In spite of many dance numbers, BOLERO is not a musical, and should not be categorized as one. It is, however, a drama about a dancer. There are no songs or vocalizing whatsoever, only instrumental scoring to dance numbers to popular songs from the 1914-1918 era, including "In My Merry Oldsmobile," "Alexander's Ragtime Band" (time-stepping solo by Raft), "The Missouri Waltz," "The Tango," among others. Aside from Raft taking much of the spotlight on the dance floor either alone or with a partner, the story does break away once from Raft on Sally Rand, in a very rare movie role, doing her famous fan dance, lasting three minutes, leaving Michael (Frawley) to comment, "I never get tired looking at that number."
George Raft has always credited BOLERO as a personal favorite of all his movies, as well as Carole Lombard as his best dancing partner. While the story is about dancers, Raft and Lombard portray dancers, but for the "Bolero," they were doubled by professionals, Veloz and Yolanda, in the long shots and difficult movements. This had been a well-kept secret until revealed in a mid 1970s documentary, "That's Hollywood" narrated by Tom Bosley, and shortly after-wards in a segment from "Entertainment Tonight" profiled by Leonard Maltin. Aside from the now famous "Bolero" dance, Raft and Lombard earlier in the photo-play perform a dance to an untitled jazzy tune, once in a dressing room with Lombard in her undergarments, and later, in a night club act with Raft sporting top hat and tuxedo, and Lombard all gowned up.

• EXERCISE MATERIALS
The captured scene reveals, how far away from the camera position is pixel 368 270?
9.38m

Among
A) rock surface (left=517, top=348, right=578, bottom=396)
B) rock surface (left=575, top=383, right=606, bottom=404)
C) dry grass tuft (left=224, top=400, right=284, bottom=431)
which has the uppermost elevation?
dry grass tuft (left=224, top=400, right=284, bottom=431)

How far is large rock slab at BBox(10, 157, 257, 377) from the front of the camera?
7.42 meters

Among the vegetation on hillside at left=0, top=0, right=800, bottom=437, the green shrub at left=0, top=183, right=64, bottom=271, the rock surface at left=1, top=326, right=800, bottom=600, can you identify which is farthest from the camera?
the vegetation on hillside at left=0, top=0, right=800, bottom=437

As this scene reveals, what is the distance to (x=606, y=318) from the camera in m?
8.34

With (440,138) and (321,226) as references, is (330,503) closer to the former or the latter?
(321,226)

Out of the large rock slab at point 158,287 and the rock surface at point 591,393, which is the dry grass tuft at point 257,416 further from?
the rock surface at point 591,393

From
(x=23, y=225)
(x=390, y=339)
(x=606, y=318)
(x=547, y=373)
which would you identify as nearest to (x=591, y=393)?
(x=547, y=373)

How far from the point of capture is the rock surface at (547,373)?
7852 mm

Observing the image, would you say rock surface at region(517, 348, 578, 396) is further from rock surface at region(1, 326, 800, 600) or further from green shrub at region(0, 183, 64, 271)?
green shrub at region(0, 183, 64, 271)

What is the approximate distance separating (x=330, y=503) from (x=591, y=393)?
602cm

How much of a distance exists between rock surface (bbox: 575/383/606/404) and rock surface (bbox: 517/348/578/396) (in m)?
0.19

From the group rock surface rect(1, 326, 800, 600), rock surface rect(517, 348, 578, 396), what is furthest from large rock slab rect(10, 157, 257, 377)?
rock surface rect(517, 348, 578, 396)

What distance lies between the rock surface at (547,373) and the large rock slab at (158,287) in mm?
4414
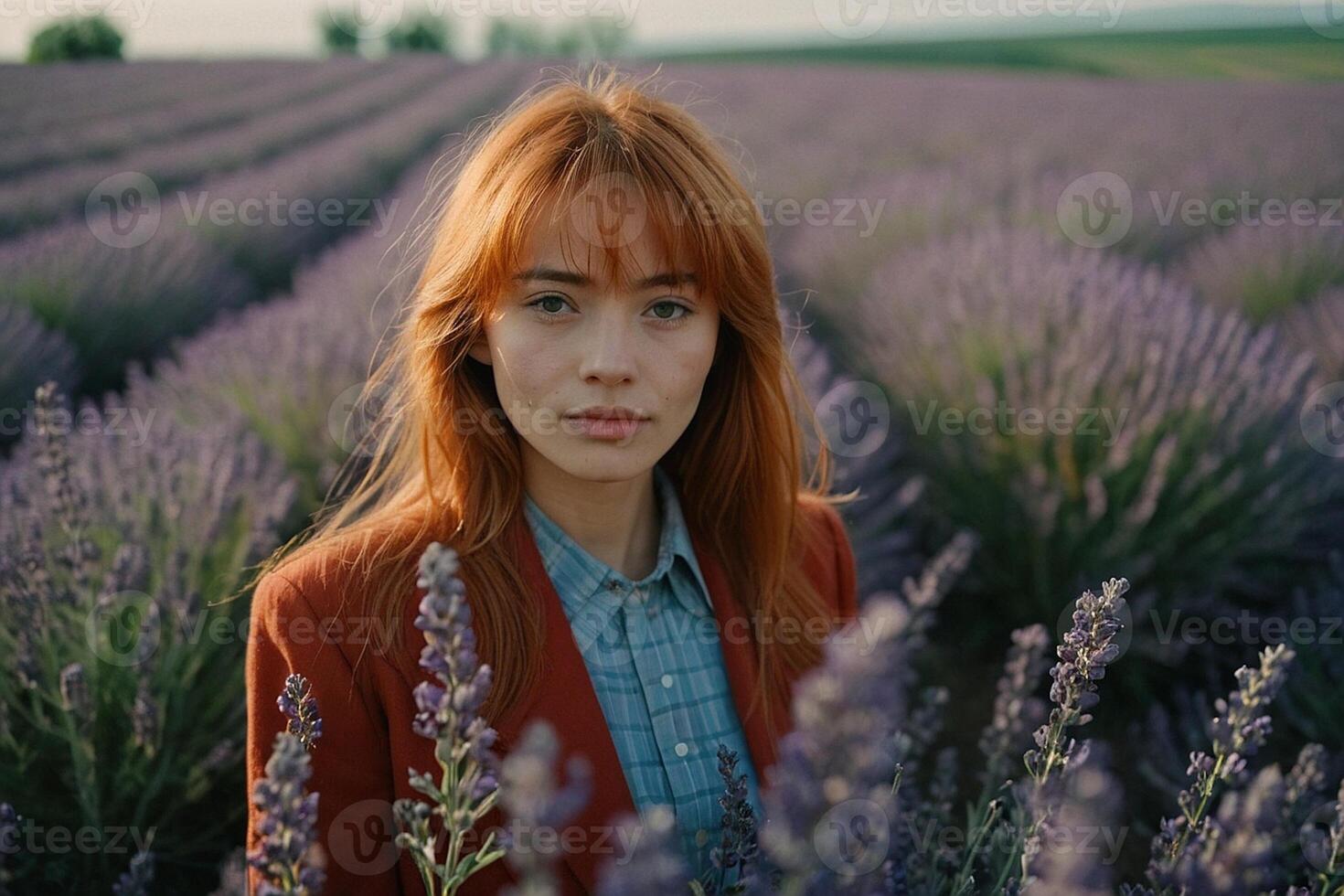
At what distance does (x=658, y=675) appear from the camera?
1599 mm

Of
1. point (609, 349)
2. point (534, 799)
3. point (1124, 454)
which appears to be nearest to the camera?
point (534, 799)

• EXERCISE REQUIREMENTS
A - In the text about the film BOLERO, who doubled Raft and Lombard in the long shots and difficult movements of the "Bolero" dance?
B - Rewrite the records from their first line through the line that contains "7.42 meters", changing "rock surface" to "stone face" and leaving everything else as it is.

• TASK SOLUTIONS
A - Veloz and Yolanda, who were professional dancers.

B -
The captured scene reveals, how far away from the camera position is pixel 368 270?
9.38m

Among
A) stone face (left=517, top=348, right=578, bottom=396)
B) stone face (left=575, top=383, right=606, bottom=404)
C) dry grass tuft (left=224, top=400, right=284, bottom=431)
which has the uppermost elevation?
dry grass tuft (left=224, top=400, right=284, bottom=431)

How far is large rock slab at BBox(10, 157, 257, 377) from the front of the camera?
7.42 meters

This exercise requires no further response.